Obviously, on the inside, the process that a person goes through in learning and creating, and the process that a LLM goes through in learning and creating, is very different. Nobody will dispute that.
But if they're learning from the same kinds of materials, and producing the same kind of output, then obviously the comparison can be made. And your idea that LLM's don't create seems obviously false.
So I have to conclude the two seem comparable, and someone would have to show why different legal principles around copyright ought to apply, when it's a simple question of input/output. Why should it matter if it's a human or algorithm doing the processing, from a copyright perspective? Nothing "wacky" about the question at all.
Human creators don't store that 'influence' in a digital machine accessible format generated directly from the copyrighted content though.
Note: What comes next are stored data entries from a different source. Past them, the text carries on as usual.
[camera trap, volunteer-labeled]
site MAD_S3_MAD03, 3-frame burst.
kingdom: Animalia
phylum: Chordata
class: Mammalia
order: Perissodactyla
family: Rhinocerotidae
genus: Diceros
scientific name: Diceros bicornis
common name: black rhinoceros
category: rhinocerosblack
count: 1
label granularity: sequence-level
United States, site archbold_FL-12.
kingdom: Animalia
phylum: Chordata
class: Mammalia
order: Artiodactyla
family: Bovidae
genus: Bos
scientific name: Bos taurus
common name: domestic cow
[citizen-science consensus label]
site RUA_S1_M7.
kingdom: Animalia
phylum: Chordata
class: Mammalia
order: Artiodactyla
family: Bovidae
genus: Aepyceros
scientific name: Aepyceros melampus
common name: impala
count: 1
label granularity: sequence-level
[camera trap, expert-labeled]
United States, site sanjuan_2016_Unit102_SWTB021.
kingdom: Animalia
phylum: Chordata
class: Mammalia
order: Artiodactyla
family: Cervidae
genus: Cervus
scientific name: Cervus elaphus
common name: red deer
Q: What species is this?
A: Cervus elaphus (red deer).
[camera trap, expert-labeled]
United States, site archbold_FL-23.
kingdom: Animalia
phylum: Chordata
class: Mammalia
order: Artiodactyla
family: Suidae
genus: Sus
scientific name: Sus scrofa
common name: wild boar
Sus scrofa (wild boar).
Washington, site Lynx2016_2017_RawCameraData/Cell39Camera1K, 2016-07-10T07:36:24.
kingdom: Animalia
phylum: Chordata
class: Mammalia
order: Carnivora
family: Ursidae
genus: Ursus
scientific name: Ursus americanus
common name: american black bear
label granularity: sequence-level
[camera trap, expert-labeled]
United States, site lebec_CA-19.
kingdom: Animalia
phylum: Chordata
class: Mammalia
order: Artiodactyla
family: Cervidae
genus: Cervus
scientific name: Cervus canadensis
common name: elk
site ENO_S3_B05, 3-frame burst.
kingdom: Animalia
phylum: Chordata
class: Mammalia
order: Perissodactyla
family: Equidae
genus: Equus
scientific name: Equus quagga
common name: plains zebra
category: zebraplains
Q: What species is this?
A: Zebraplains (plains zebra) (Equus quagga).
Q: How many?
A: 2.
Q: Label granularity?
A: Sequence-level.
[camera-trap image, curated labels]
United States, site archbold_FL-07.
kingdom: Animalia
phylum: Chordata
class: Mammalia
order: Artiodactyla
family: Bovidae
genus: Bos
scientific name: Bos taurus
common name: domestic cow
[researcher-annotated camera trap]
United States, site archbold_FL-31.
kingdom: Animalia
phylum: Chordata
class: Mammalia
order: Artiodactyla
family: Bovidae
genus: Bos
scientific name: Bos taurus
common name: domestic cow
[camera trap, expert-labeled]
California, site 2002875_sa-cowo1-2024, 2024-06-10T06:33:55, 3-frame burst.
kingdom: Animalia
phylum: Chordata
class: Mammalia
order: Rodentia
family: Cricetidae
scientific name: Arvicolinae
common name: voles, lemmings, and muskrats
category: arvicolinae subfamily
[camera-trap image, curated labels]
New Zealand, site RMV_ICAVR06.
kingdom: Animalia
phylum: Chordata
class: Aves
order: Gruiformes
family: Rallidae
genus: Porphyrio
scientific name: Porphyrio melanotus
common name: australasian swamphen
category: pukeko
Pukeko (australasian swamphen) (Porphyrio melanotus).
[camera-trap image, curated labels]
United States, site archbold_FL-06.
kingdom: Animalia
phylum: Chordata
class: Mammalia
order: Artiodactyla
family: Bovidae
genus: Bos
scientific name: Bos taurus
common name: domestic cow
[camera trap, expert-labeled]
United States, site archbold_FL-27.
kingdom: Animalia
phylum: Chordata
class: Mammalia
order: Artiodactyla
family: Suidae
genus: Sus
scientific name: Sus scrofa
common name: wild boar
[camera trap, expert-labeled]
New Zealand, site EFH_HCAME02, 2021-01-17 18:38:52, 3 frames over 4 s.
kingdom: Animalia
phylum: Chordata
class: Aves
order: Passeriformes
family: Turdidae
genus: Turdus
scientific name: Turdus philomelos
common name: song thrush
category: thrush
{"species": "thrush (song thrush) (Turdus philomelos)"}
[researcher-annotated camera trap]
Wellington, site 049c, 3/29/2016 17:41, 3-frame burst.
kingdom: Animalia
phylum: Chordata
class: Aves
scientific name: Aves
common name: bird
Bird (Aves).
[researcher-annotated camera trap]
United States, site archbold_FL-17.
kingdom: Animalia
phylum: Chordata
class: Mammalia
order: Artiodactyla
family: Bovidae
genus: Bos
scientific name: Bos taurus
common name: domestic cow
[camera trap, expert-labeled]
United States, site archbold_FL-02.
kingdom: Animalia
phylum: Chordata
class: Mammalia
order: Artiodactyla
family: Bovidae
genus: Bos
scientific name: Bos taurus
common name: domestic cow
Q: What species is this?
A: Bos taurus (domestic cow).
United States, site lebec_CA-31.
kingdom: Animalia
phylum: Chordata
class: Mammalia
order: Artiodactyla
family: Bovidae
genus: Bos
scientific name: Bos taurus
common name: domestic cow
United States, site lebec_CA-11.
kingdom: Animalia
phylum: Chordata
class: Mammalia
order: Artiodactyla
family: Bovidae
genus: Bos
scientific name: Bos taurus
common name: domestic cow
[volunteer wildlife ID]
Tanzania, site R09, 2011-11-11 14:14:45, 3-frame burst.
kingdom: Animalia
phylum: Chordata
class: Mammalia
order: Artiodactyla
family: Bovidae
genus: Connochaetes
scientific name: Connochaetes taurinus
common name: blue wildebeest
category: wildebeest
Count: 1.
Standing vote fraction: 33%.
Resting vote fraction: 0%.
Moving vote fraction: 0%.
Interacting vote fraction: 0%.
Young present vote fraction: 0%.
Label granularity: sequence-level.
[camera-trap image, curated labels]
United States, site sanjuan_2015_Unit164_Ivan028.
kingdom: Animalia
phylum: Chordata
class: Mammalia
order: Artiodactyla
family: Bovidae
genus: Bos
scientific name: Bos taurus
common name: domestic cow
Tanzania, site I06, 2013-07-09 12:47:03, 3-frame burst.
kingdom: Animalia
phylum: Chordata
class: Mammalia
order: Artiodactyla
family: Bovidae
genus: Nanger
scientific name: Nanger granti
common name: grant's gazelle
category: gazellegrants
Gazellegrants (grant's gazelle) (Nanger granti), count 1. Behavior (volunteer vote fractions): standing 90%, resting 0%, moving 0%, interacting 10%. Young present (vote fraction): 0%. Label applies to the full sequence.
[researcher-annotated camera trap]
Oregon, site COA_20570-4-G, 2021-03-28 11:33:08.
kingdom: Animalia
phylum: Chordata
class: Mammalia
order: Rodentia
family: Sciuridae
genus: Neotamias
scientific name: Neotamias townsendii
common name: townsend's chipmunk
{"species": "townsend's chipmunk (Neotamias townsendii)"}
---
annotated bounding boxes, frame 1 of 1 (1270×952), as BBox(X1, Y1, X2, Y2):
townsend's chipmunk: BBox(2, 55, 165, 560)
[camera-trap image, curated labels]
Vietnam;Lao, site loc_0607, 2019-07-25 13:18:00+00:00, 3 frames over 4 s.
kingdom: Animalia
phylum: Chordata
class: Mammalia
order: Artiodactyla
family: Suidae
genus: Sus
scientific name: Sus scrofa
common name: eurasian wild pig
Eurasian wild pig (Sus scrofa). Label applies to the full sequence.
Although with the 'good new everyone, we built the torment nexus' trajectory of AI my guess is at this point AI companies would just incorporate actual human brains instead of digital storage if that was the requirement.
Does that imply that if we invent brain upload technology, that my weights have every conflicting license and patent for everything I can quote or create? I don't like that precedent. I have complete rights over my noggin's contents. If I do quote a NYT article in it's entirely, that vould be infringement, but not copying my brain itself.
Your argument boils down to “we don’t know how brains work”, and it is a non-sequitur. It isn’t a violation of copyright law to create original works under the creative influence of works still under copyright.
LLMs are not humans. They’re essentially a probabilistic compression algorithm (encode data into model weights/decode with prompt to retrieve data).